We’re in a series on the “Keys to Effective Data Science Projects” – and we’ve completed the hardest part – identifying the problem(s) we want to solve. Note that each problem gets it’s own project – you’re not going to predict when a hurricane will hit and how much money you’ll get in your bonus this year using the same data and algorithms. Unless maybe you’re a pilot. Or an AirBnB host. Anyway…
Now we’re to the section where we need to bring in some data to work with. Note that this is the initial data set – we need to bring the data we think will help solve the problem, then examine it, and then do some Feature Engineering (more on that later).
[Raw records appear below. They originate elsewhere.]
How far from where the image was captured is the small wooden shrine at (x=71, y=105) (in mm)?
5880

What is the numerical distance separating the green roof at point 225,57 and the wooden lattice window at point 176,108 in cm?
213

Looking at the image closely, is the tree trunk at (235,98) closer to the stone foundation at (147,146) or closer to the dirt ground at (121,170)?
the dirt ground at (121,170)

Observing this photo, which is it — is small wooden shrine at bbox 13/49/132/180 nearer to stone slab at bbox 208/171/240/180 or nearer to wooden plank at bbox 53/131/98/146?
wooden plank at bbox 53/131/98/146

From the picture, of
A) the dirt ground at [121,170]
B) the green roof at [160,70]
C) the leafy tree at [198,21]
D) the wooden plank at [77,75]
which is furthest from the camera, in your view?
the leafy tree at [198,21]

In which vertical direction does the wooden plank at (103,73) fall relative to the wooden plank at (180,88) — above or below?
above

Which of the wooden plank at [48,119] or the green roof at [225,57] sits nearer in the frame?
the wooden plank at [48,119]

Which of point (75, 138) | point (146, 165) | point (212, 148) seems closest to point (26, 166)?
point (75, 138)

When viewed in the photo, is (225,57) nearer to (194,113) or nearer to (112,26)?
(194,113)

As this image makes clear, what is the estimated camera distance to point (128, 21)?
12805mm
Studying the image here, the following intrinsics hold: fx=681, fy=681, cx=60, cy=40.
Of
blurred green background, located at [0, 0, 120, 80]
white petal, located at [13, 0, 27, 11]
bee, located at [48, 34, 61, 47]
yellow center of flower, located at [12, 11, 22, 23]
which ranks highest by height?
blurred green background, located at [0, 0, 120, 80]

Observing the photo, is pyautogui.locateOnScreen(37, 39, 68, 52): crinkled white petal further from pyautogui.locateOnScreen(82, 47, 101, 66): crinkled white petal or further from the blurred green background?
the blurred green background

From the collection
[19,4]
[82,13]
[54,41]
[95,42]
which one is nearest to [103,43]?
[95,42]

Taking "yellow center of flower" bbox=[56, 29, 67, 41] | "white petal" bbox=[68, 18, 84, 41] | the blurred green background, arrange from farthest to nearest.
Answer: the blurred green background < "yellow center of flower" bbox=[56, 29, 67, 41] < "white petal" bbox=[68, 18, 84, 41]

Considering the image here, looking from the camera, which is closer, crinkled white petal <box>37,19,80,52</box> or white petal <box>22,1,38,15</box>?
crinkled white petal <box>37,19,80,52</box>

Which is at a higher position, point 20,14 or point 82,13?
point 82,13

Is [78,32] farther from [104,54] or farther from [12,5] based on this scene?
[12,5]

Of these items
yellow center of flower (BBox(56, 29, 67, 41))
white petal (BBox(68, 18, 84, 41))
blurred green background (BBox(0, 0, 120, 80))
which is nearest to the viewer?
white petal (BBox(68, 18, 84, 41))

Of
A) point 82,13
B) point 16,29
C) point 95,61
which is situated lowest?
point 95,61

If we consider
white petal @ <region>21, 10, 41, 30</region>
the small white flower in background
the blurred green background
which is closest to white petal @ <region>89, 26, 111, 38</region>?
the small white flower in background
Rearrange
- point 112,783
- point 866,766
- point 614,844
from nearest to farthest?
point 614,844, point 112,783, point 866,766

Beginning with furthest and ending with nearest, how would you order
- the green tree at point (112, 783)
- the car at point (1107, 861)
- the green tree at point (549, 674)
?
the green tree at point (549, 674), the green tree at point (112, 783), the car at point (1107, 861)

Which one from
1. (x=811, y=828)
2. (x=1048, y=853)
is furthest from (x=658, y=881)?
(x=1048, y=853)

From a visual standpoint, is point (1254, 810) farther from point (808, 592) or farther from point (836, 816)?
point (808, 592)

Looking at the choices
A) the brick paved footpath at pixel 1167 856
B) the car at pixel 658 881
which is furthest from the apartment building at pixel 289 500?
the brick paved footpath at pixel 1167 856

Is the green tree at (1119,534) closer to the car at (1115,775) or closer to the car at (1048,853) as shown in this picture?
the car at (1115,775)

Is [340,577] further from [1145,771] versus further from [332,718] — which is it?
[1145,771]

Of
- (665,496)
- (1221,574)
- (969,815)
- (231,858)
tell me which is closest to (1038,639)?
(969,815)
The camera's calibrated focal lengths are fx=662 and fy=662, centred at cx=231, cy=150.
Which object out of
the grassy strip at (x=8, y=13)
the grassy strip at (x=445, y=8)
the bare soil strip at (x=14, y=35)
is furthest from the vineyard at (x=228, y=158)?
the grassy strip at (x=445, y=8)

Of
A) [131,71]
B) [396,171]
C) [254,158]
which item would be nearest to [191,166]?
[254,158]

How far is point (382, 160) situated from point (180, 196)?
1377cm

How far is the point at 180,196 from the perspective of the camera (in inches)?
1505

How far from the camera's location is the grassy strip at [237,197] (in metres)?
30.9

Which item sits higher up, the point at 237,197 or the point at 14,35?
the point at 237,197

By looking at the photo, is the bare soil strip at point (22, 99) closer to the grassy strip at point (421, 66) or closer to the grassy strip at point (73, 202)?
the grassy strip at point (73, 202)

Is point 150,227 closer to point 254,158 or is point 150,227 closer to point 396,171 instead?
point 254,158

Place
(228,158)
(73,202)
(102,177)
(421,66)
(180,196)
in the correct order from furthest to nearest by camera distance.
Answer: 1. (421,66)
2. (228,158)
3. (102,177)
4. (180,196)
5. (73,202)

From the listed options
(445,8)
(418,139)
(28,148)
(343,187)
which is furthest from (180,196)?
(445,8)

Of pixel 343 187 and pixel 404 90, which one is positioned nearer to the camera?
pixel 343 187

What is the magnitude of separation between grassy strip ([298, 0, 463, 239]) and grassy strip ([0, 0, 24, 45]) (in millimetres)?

Once we do the analysis and the feature engineering, we’ll most certainly have to go back and get more data, or different data, or both.
That’s a critical point. Yes, the data science team will identify what data they think will train the algorithm, but you don’t know if that will really work until you try it – hence the reason the process is called an experiment. After the data evaluation and initial experimentation phases, you’ll know more about what you need.
This is different than most data projects, where once you’ve identified a data source you move in a linear fashion to the next step in the project. In a Data Science project, it’s almost certain you’ll need to update the data sources after you are almost a third of the way through the project. Everyone needs to be ready for that – management will almost certainly balk at having to budget in time and money for a repeat effort. But that’s how this works.
OK – now on to the actual process for identifying the data you need, and bringing it in. For that, let’s cut over to some documentation to learn more:
- Options for loading data – https://docs.microsoft.com/en-us/azure/machine-learning/machine-learning-data-science-ingest-data
- An example of importing training data into Azure Machine Learning Studio from various data sources – https://docs.microsoft.com/en-us/azure/machine-learning/machine-learning-data-science-import-data
In the next installment, I’ll cover the process of evaluating your initial data set. We’ll use a little R, a little Python, maybe some Azure ML, and Excel might even make a brief appearance. You never know, I might even sprinkle a little RegEx with some sed, awk and grep for good measure.